Article →
• • • • • • •
Two habits make this structure workable for machines:

Give every external entity a match key. A revenue sync for a consumer SaaS company upserts (updates the existing record, or creates one if missing) into a custom object keyed on a unique stripe_customer_id attribute. Upserts by match key are idempotent, the engineering word for “safe to run twice”: run the job again and the second run changes nothing, which is the core requirement of automation safety.
Decide who owns each field. Some fields are human-owned (stage, notes, next step); some are machine-owned (display mirrors, stamped dates, synced revenue). A machine never overwrites a human-owned field, and a human should never need to hand-edit a machine-owned one. The split is a convention, not something the CRM enforces, so document it and make every job respect it.

Machine-owned derived fields

The CRM cannot compute; it stores what you put in it. So derived values (formatted mirrors, stage-transition dates, lifetime revenue) are maintained by outside jobs that treat the relevant fields as theirs.

Display mirrors

A European PE platform’s report views needed currency amounts rendered as text (“EBITDA: 4.5m €”) because the views could not format currency fields the way the team wanted. The fix is a machine-owned text field alongside each currency field, kept in sync by a cron (a job that runs on a timer). The code below computes the text each field should show and updates it only when it differs from what is already there.

CURRENCY_DISPLAY = {
    "amount_invested": ("ca_display", "CA"),
    "ebitda": ("ebitda_display", "EBITDA"),
    "target_raise": ("ticket_display", "Ticket"),
}

for src_slug, (disp_slug, label) in CURRENCY_DISPLAY.items():
    amount = get_currency_value(entry, src_slug)
    if amount is None:
        continue
    want = format_amount(label, amount)          # "EBITDA: 4.5m €"
    if get_text_value(entry, disp_slug) != want:
        patch[disp_slug] = want                  # diff-then-PATCH

The shape to notice: compute the desired value, compare it with the current value, and write only on difference (PATCH is the standard API request for updating part of a record). This diff-then-PATCH reconcile loop heals itself. If someone edits a source amount, the mirror corrects itself on the next run; if the job misses a run, nothing breaks, because the next run catches up. The data converges on correct rather than depending on every single event being processed.

Stage dates, and why reconciliation beats webhooks

The same platform needed per-stage entry dates (pre_screening_date, pre_ic_date, closed_date, and so on) to compute funnel conversion and how fast deals move between stages. The first implementation was a webhook, a message the CRM sends to your code the moment something changes: on stage change, stamp today’s date. It carried two structural flaws. It only knew about transitions after it was deployed, and when it silently died, deals moved through stages with no date stamped. Because the funnel reports keyed off those dates, deals simply vanished from the funnel. Nothing errored; the numbers were just quietly wrong.
• • • • • • •
Record list →
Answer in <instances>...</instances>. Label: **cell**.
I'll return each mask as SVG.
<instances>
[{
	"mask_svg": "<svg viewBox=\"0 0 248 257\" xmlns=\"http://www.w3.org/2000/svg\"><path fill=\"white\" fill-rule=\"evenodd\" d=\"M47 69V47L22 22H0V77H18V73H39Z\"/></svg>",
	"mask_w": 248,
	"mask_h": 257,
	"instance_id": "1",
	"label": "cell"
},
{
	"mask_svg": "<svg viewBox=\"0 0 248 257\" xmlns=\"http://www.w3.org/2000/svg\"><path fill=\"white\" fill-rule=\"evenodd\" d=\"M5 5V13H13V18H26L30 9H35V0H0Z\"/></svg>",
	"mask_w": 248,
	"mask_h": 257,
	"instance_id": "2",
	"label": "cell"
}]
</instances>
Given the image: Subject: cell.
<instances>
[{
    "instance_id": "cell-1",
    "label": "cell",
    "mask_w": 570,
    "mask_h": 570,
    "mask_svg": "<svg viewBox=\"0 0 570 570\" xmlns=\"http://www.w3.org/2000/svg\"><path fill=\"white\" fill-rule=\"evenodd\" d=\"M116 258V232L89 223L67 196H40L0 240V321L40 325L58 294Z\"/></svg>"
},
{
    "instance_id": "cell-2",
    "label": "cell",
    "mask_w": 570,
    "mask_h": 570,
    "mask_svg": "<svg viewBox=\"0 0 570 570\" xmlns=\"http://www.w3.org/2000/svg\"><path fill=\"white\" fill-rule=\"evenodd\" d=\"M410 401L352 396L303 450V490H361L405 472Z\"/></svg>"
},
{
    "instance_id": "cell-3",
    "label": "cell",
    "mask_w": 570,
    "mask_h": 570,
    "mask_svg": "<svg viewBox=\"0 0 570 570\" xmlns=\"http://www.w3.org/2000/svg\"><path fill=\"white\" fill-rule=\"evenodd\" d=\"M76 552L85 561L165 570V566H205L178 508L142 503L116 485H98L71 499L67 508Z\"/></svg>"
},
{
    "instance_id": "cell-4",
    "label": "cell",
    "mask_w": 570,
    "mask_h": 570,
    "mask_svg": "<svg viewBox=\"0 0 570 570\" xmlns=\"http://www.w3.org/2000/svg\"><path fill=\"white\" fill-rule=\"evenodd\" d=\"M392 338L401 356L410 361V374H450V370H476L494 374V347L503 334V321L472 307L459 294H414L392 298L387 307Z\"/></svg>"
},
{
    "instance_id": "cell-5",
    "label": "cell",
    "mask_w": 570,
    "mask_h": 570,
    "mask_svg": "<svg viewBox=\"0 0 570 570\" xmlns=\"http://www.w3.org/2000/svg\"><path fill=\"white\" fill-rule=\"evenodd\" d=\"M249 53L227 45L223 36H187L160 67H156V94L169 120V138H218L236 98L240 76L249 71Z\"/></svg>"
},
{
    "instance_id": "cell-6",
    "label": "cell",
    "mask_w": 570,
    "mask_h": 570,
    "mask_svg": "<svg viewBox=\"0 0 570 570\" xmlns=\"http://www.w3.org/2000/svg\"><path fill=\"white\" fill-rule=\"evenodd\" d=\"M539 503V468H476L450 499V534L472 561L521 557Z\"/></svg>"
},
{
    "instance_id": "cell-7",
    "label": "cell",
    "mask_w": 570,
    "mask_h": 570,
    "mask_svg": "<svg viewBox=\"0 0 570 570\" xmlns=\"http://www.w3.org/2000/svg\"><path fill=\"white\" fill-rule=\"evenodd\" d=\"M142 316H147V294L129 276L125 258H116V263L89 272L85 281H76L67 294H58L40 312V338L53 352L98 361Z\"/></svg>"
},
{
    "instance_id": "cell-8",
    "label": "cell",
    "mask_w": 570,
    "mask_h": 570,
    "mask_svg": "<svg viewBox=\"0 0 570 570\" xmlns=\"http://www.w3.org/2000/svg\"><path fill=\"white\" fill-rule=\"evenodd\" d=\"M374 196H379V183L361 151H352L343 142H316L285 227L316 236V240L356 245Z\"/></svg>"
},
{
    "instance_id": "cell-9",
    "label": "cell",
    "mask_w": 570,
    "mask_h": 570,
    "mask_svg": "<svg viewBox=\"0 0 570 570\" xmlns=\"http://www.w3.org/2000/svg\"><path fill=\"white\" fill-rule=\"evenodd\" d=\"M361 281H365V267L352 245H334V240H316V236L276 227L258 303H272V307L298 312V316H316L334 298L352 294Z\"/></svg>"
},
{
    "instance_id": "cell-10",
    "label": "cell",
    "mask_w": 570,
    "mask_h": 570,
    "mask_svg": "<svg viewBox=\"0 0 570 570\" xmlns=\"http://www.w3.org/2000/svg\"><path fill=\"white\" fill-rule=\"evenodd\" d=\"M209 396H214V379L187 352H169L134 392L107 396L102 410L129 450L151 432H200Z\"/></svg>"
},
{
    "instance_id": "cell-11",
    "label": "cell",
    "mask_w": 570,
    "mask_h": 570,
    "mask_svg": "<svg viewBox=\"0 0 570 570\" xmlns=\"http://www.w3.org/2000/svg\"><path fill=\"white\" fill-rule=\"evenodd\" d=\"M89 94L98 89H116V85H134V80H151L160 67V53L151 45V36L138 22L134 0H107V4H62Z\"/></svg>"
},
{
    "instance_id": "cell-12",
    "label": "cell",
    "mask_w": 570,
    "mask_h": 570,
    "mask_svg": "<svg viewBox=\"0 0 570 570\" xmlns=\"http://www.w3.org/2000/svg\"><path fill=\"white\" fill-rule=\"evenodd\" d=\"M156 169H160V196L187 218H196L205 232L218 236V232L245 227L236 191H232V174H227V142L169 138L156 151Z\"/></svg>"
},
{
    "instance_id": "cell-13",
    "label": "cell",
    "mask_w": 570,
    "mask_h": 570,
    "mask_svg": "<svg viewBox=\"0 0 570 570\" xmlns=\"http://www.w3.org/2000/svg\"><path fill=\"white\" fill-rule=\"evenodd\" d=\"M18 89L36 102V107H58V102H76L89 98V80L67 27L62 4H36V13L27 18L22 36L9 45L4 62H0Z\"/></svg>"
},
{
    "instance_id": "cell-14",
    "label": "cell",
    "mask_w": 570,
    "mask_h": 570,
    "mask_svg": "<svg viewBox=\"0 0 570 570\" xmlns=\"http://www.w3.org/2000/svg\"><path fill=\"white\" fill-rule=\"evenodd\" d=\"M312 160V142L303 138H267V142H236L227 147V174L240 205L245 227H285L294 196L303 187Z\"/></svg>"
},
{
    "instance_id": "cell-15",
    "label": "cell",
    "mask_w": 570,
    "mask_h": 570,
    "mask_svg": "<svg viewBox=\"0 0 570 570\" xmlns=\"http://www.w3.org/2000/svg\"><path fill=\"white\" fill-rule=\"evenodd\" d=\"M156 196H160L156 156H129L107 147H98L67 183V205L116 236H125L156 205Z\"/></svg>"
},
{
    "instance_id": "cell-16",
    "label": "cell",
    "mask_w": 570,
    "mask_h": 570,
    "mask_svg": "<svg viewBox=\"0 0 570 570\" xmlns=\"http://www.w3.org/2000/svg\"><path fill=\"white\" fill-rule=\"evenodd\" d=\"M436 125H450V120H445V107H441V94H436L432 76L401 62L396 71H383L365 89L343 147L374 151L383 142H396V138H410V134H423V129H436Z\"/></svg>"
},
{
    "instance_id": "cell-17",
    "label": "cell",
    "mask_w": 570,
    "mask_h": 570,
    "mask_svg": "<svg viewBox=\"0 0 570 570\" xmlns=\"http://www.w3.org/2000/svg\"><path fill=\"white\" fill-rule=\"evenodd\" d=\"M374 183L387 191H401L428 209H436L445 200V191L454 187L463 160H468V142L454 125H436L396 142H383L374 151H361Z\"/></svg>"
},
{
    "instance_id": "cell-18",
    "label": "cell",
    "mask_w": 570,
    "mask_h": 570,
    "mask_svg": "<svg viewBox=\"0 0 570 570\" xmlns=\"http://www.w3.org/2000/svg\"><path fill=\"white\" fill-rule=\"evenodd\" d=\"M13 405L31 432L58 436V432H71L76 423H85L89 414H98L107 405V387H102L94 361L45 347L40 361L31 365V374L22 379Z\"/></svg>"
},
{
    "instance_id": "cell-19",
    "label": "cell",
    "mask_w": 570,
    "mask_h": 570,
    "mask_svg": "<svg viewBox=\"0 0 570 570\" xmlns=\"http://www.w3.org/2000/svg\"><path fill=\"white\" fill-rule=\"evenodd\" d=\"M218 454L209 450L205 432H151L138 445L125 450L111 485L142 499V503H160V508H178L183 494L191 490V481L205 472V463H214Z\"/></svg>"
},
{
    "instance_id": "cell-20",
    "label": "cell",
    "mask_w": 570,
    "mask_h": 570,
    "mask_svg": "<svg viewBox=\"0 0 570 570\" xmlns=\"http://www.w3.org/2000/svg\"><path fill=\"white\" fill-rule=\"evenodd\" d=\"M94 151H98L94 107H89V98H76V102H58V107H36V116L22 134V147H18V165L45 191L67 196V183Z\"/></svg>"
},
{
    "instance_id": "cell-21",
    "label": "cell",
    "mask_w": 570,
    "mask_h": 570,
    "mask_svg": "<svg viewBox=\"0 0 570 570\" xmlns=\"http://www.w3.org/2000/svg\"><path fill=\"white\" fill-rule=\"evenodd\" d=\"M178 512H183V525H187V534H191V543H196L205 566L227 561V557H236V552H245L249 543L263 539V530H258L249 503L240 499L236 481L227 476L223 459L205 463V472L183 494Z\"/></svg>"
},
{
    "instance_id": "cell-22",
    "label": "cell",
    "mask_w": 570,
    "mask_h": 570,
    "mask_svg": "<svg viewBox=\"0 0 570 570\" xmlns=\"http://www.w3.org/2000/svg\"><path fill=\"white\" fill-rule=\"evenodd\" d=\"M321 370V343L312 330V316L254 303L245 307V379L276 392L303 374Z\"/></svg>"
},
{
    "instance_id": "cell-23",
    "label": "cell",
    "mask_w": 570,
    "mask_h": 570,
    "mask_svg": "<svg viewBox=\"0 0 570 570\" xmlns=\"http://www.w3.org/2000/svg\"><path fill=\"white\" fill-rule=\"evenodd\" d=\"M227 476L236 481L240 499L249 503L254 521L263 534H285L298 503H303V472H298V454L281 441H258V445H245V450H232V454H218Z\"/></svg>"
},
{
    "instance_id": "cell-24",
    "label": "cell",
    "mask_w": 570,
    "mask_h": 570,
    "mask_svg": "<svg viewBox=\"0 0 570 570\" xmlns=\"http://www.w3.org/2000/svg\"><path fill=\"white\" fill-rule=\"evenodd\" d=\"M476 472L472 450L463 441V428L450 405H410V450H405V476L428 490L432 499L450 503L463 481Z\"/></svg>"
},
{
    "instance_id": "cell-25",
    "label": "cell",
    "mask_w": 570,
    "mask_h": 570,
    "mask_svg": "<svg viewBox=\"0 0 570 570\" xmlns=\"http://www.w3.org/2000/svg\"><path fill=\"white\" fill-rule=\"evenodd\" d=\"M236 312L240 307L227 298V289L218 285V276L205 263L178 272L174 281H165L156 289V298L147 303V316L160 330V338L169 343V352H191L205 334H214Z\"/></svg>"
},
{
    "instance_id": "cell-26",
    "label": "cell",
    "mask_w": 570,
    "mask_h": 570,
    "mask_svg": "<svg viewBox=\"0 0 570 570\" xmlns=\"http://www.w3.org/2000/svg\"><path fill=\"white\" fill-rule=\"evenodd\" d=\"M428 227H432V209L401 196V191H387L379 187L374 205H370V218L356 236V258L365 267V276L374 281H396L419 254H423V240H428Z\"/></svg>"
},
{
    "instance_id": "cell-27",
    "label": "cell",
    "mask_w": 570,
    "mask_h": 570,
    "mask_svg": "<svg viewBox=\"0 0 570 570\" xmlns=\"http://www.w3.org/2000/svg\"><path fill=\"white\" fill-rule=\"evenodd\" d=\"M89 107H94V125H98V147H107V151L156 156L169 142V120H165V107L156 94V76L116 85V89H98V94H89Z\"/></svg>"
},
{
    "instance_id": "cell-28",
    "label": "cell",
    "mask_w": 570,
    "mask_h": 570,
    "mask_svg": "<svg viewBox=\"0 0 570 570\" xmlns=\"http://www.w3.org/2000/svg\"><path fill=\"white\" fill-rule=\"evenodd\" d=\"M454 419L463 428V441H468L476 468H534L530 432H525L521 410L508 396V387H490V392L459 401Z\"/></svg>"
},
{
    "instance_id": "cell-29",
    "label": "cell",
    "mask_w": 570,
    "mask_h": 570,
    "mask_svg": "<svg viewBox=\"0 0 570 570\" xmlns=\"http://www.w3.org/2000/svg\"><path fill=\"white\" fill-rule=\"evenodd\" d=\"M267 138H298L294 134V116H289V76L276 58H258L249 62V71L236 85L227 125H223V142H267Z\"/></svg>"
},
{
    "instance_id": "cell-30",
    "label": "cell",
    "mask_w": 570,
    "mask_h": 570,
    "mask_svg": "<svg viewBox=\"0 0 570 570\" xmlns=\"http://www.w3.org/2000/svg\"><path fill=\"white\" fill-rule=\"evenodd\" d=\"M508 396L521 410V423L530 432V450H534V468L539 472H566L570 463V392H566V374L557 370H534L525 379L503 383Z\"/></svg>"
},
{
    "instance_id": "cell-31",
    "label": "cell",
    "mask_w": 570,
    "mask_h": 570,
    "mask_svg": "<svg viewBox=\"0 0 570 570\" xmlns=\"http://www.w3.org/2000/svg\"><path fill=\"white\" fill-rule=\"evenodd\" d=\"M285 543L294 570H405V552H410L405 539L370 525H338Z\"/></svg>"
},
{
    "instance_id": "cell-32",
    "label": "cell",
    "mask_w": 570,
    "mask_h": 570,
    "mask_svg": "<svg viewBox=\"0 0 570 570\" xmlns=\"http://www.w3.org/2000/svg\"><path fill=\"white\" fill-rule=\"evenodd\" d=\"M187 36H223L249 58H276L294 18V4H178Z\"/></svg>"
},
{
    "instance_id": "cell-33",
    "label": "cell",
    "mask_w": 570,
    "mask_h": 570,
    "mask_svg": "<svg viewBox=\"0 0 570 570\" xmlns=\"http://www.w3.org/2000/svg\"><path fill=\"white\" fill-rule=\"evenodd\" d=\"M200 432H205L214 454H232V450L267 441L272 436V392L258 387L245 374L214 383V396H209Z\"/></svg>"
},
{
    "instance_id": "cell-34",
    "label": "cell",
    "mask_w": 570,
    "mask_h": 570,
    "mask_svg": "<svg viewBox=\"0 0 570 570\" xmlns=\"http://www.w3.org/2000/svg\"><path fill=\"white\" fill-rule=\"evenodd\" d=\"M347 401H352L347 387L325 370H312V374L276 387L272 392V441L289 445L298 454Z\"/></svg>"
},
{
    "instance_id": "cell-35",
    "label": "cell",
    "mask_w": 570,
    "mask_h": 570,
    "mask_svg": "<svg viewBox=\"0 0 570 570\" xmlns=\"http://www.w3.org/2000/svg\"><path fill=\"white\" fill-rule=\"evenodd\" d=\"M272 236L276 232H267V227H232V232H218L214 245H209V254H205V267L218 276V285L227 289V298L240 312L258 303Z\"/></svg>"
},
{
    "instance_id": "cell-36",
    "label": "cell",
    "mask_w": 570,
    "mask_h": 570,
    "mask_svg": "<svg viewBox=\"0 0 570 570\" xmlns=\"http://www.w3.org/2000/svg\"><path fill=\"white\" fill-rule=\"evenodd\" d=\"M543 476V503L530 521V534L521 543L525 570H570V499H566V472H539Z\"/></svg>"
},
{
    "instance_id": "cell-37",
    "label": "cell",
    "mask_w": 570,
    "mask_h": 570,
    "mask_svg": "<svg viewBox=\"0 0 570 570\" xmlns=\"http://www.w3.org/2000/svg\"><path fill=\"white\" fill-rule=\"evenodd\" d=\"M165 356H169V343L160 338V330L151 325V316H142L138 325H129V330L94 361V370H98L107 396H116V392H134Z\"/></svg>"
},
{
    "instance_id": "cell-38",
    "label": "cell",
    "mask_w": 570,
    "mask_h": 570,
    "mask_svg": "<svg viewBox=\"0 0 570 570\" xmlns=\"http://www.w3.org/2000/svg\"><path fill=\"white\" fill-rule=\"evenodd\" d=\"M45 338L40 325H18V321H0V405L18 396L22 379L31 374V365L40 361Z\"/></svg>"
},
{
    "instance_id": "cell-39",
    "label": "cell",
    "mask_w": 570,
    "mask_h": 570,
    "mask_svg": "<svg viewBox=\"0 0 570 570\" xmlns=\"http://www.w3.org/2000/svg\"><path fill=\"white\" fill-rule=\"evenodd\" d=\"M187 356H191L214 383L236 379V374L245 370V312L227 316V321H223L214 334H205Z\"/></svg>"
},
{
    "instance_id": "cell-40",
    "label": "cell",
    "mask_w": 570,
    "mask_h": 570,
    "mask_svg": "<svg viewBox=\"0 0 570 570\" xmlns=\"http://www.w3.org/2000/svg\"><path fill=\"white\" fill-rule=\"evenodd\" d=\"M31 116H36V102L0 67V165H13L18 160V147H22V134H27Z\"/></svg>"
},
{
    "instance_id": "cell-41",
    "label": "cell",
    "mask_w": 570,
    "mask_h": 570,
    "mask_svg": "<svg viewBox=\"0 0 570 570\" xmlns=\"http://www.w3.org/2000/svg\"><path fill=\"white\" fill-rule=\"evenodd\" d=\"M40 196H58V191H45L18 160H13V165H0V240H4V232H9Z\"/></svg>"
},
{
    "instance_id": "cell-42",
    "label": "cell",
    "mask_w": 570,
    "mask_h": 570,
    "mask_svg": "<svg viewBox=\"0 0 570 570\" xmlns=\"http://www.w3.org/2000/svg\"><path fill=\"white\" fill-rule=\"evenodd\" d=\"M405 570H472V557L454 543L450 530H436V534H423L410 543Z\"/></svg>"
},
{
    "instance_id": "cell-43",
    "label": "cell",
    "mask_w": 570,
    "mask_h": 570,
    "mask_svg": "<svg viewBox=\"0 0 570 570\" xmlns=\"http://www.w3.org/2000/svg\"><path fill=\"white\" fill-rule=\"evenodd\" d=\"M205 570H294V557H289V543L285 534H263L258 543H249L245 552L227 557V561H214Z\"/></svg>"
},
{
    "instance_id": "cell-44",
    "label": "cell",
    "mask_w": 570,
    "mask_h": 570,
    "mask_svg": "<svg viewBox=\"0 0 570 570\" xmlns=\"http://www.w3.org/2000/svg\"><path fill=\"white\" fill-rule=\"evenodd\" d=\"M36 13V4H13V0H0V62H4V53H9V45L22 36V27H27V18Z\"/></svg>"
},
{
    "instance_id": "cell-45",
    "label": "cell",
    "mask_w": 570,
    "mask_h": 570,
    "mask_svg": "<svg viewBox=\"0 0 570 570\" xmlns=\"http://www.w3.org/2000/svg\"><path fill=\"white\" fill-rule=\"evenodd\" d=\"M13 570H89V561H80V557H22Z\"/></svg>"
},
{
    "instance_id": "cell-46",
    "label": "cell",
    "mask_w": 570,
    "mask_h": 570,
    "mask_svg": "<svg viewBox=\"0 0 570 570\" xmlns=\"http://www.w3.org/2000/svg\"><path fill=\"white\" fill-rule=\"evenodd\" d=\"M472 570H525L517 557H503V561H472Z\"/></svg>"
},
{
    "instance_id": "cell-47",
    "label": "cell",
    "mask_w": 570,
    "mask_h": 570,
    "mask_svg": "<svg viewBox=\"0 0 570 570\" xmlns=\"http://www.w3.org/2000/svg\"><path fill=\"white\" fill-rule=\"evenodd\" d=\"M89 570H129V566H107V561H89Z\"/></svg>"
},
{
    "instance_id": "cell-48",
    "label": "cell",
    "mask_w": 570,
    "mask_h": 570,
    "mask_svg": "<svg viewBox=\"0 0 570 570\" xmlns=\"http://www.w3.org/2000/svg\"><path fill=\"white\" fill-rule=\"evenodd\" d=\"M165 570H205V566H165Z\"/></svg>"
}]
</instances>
• • • • • • •
Problems →
**A)** Write out the stretch of the CRM excerpt from "The CRM cannot" through "is already there.".
**B)** Pick up the CRM excerpt at the point where it stops and carry it forward.
Nothing in the material is required here.

Responses for each task →
**A)**
The CRM cannot compute; it stores what you put in it. So derived values (formatted mirrors, stage-transition dates, lifetime revenue) are maintained by outside jobs that treat the relevant fields as theirs.

Display mirrors

A European PE platform’s report views needed currency amounts rendered as text (“EBITDA: 4.5m €”) because the views could not format currency fields the way the team wanted. The fix is a machine-owned text field alongside each currency field, kept in sync by a cron (a job that runs on a timer). The code below computes the text each field should show and updates it only when it differs from what is already there.

**B)**
The replacement reads the truth instead of trying to catch it in the moment. Attio keeps the full history of a stage field, so a cron can reconstruct the real first-entry date for every stage a deal ever passed through. The request below fetches that history for one deal.

resp = requests.get(
    f"{BASE}/lists/{LIST_ID}/entries/{entry_id}/attributes/deal_stage/values",
    headers=HEADERS,
    params={"show_historic": "true", "limit": 100},
)
for v in resp.json()["data"]:
    title = v["status"]["title"]
    day = v["active_from"][:10]        # earliest active_from per stage wins

What comes back is every stage the deal has ever held, each with the date it became active, which is exactly what the funnel needs. The job then fills only empty date fields: safe to re-run, and it never overwrites a manually entered date. It runs twice hourly on weekdays, and a missed run costs nothing because the next run backfills everything. See Build an Attio webhook automation for when webhooks still make sense, and the Attio API field guide for the show_historic and value-envelope details.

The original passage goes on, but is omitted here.